Reproduce the data verbatim from its first line through the line containing "Answer: pixel 271", including both of these lines.
** START AVAILABLE DATA **
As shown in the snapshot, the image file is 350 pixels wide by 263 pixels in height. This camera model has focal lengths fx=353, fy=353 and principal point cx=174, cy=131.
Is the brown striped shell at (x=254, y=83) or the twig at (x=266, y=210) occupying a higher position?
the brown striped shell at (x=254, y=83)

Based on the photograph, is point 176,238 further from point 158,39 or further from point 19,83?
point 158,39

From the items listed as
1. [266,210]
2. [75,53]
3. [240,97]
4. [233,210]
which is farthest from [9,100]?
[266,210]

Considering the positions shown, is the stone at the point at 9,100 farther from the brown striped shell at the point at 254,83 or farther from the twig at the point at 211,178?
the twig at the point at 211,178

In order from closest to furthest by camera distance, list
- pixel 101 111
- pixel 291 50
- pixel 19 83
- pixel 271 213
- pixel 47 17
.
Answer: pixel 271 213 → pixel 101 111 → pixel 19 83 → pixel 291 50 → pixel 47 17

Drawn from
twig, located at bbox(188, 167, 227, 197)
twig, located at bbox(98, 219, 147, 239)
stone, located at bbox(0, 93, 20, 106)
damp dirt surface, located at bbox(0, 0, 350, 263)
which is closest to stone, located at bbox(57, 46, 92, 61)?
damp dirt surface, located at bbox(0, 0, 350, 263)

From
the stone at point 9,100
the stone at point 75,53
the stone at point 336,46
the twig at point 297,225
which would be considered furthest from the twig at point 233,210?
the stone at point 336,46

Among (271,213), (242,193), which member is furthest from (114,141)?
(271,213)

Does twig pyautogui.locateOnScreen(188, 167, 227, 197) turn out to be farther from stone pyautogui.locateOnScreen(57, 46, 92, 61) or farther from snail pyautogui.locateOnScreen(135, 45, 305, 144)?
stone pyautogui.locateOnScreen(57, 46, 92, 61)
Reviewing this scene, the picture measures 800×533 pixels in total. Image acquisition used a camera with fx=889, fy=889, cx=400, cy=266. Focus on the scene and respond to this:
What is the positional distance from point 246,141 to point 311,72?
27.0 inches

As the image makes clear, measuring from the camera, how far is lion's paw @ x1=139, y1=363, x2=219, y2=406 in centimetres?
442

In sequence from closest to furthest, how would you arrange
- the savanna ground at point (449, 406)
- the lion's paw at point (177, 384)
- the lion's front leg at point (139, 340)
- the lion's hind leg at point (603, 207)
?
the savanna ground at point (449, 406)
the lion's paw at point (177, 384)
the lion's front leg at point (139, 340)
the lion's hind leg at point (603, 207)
** END AVAILABLE DATA **
**EXERCISE RESPONSE:**
As shown in the snapshot, the image file is 350 pixels wide by 263 pixels in height. This camera model has focal lengths fx=353, fy=353 and principal point cx=174, cy=131.
Is the brown striped shell at (x=254, y=83) or the twig at (x=266, y=210) occupying a higher position?
the brown striped shell at (x=254, y=83)

Based on the photograph, is point 176,238 further from point 158,39 or further from point 19,83?
point 158,39

From the items listed as
1. [266,210]
2. [75,53]
3. [240,97]
4. [233,210]
which is farthest from [9,100]?
[266,210]

Considering the positions shown, is the stone at the point at 9,100 farther from the brown striped shell at the point at 254,83 or farther from the twig at the point at 211,178?
the twig at the point at 211,178

In order from closest to furthest by camera distance, list
- pixel 101 111
- pixel 291 50
- pixel 19 83
- pixel 271 213
- pixel 47 17
.
Answer: pixel 271 213 → pixel 101 111 → pixel 19 83 → pixel 291 50 → pixel 47 17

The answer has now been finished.